**DOCUMENT PASSAGE:**
Amendment no. 4 - 45nm
Exhibit 4.39
Confidential Treatment Requested:
---------------------------------
The portions of this document marked by "xxxxx" have been omitted pursuant to a
request for confidential treatment and have been filed separately with the
Securities and Exchange Commission.
This Amendment No. 4. effective as of 15 December, 2004 ("Effective Date"), to
the "SF Process Development and Cost Sharing Agreement" of November 26. 2002, as
previously amended (hereinafter referred to as the "2-Way Agreement"), is made
by and between International Business Machines Corporation ("IBM"), incorporated
under the laws of the State of New York, U.S.A. and having an office for the
transaction of business at 0000 Xxxxx 00, Xxxxxxxx Xxxxxxxx, XX 00000, U.S.A.,
and Chartered Semiconductor Manufacturing Ltd. ("Chartered"), incorporated under
the laws of Singapore and having an office for the transaction of business at 00
Xxxxxxxxx Xxxxxxxxxx Xxxx X, Xxxxxx 0, Xxxxxxxxx 000000. IBM and Chartered may
be individually referred to herein as a "Party", or collectively as the
"Parties."

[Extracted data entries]
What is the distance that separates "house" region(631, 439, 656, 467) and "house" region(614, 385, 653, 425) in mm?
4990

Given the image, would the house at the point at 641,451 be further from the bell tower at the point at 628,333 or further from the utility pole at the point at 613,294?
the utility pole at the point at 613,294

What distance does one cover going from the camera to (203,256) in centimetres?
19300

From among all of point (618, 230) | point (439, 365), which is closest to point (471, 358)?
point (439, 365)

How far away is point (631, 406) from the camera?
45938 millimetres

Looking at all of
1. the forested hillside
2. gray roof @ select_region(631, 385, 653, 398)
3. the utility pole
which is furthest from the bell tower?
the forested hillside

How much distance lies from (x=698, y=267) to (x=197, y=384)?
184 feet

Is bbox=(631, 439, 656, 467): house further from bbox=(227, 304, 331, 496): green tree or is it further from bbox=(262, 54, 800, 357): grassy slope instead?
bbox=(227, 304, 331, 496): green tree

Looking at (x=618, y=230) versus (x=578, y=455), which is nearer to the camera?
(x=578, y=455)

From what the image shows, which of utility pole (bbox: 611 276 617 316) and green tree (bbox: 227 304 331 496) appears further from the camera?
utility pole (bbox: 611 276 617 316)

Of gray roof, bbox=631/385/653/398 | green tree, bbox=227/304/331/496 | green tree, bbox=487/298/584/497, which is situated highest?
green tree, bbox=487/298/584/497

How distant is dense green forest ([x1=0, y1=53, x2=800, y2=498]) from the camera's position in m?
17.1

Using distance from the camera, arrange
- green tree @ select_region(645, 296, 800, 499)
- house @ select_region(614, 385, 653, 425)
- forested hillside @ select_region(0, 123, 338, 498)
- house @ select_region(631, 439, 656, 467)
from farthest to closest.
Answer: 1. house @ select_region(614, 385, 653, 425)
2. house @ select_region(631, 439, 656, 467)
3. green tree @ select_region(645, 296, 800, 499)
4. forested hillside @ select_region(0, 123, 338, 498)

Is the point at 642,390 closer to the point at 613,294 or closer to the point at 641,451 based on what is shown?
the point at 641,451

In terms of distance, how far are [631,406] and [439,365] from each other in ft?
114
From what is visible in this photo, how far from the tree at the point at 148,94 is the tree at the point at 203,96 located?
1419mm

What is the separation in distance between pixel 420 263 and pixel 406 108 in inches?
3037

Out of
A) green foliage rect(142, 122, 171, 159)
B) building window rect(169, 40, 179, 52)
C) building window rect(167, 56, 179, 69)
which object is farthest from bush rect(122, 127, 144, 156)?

**EXERCISE DIRECTIONS:** According to the amendment passage, under the laws of which country is Chartered Semiconductor Manufacturing Ltd. incorporated?

**RESPONSE:** Singapore.